» Source
WPA is not a stat that should be used to measure the value of players, but it perfectly encapsulates what it's supposed to be. It's useful to tell the story of how the game went.
   55. cardsfanboy Posted: September 17, 2012 at 05:35 PM (#4238377)
WPA is not a stat that should be used to measure the value of players, but it perfectly encapsulates what it's supposed to be. It's useful to tell the story of how the game went.


Correct and productive outs tells what it is supposed to also, it doesn't make it useful. WPA is a story telling tool that tells you the high and low emotional impact of a fan on a particular game. Beyond that it has no value, and pretending that player A is more valuable than player B because he has a higher wpa should be grounds for a shunning by all thinking baseball fans.
   56. PreservedFish Posted: September 17, 2012 at 05:37 PM (#4238381)
I think WPA is neat.
   57. JJ1986 Posted: September 17, 2012 at 05:40 PM (#4238386)
productive outs tells what it is supposed to also


Only literally. It's supposed to be a measure of what contributes to run production and it certainly is not that.
   58. GGC don't think it can get longer than a novella Posted: September 17, 2012 at 05:46 PM (#4238396)
I like cfb's stance on K/27, but I also like WPA. Sure, like any bit of information it can be misused. It definitely isn't a leading indicator.
   59. JJ1986 Posted: September 17, 2012 at 06:20 PM (#4238422)
Fangraphs today put up an article about why a 27-year old Christian Garcia is the next K-Rod (circa 2002). I guess he's an hispanic reliever with a good 6-innings, but that's still a gargantuan stretch.

» Recorded information
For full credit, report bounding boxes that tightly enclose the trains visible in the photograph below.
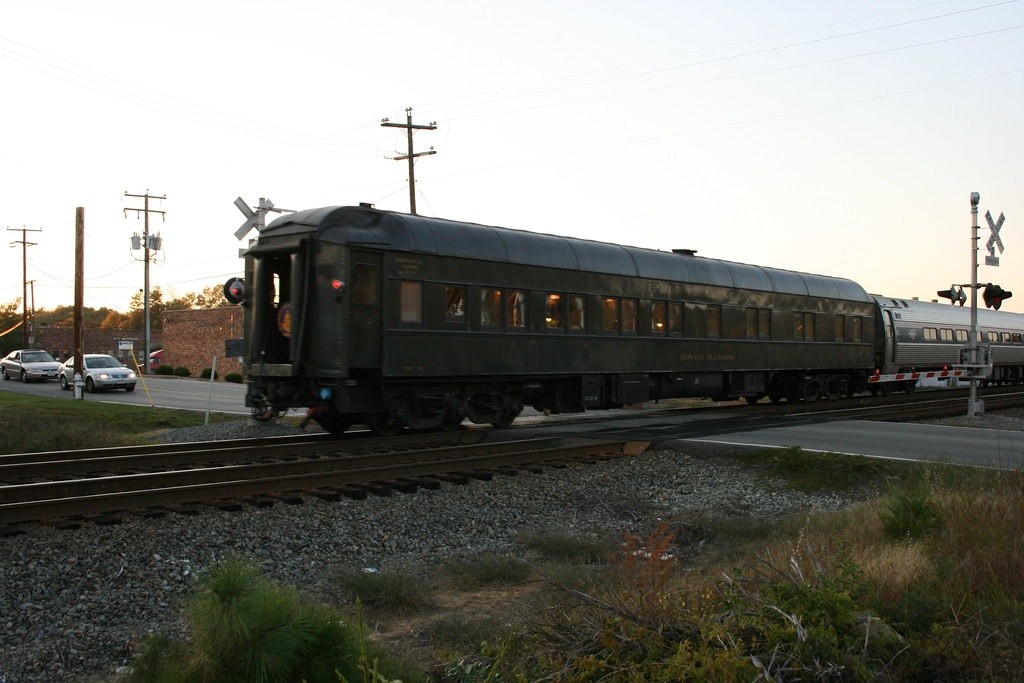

» What is required
From the baseball forum thread on WPA, extract the passage starting with "Only literally. It's" and going on through "06:20 PM (#4238422)", copying it word for word.

» Reply to the exercise
Only literally. It's supposed to be a measure of what contributes to run production and it certainly is not that.
   58. GGC don't think it can get longer than a novella Posted: September 17, 2012 at 05:46 PM (#4238396)
I like cfb's stance on K/27, but I also like WPA. Sure, like any bit of information it can be misused. It definitely isn't a leading indicator.
   59. JJ1986 Posted: September 17, 2012 at 06:20 PM (#4238422)